> [Tarefas e exercícios]:
**a.** Segundo o texto, por que o autor e/ou o escritor-personagem parece não conseguir lidar com seu tempo histórico? Responda em uma a três frases.
**b.** Imprima as linhas da listagem desde o seu início até a linha que contém "Answer: pixel 228", incluindo as duas pontas. Deixe as imagens de fora.

E justo desses fragmentos do tempo perdido, se descortina um

panorama do porvir que resultante de golpes, abre brechas para o novo. Este é

o choque, o impacto que possibilita a aparição do novo, é a potência de criar

novas significações a partir do olhar de quem lê.

Em outras palavras, A Festa é do leitor. É ele quem a faz, é ele quem se

refestela com a parte ausente do tríptico. Como (sobre)vivente do choque, o

autor e/ou o escritor-personagem, seja qual for a camada em que esteja

operando, parece não conseguir lidar com seu tempo histórico, pois dele não

consegue tomar distância. Com efeito, cria artifícios para dele se distanciar e

se proteger: “Ã alegoria é a armadura da modernidade”, conforme Benjamin

(MURICY, 1999, p. 207).

Registros de relações espaciais:

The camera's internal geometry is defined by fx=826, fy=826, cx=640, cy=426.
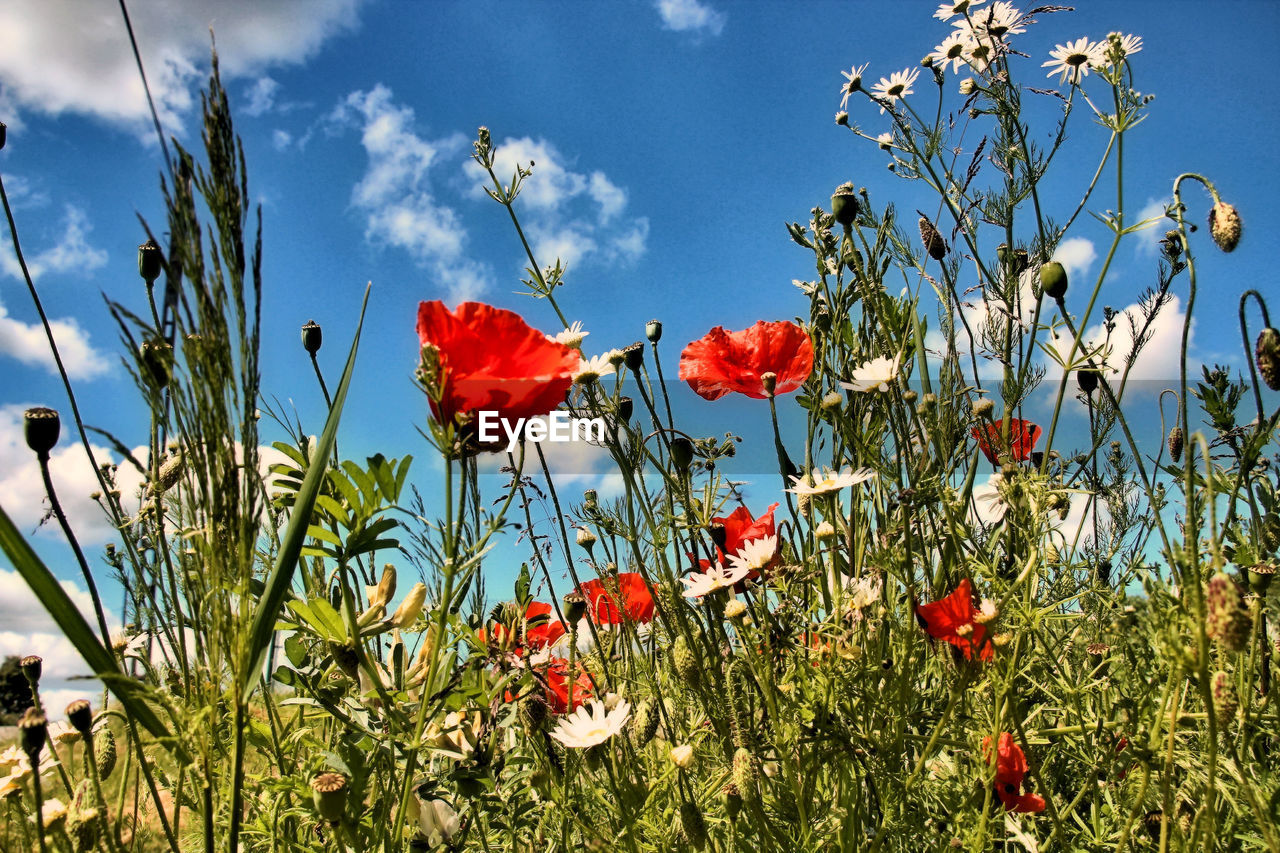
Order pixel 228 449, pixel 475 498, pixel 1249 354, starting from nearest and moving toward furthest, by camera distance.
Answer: pixel 228 449 < pixel 475 498 < pixel 1249 354

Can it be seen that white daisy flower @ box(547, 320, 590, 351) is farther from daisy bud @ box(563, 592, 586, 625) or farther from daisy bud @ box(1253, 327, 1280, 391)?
daisy bud @ box(1253, 327, 1280, 391)

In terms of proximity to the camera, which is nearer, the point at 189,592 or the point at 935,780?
the point at 189,592

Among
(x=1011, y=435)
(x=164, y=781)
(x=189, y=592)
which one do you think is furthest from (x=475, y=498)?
(x=1011, y=435)

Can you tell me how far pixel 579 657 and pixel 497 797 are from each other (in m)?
0.58

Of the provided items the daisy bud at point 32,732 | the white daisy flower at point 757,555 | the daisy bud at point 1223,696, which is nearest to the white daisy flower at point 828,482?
the white daisy flower at point 757,555

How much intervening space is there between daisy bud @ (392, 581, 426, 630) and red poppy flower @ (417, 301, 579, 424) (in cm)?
24

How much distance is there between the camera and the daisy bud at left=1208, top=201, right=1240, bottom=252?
3.58 ft

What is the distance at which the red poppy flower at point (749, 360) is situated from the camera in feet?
5.40

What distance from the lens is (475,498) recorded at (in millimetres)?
931

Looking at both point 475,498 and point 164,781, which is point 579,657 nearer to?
point 164,781

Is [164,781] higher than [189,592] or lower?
lower

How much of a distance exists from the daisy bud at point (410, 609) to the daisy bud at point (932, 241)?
150 cm

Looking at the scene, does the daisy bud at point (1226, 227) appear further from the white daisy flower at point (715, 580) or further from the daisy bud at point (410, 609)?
the daisy bud at point (410, 609)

> [Respostas esperadas]:
**a.** Porque não consegue tomar distância desse tempo. Por isso cria artifícios para se distanciar dele e se proteger.

**b.**
The camera's internal geometry is defined by fx=826, fy=826, cx=640, cy=426.
Order pixel 228 449, pixel 475 498, pixel 1249 354, starting from nearest and moving toward furthest, by camera distance.
Answer: pixel 228 449 < pixel 475 498 < pixel 1249 354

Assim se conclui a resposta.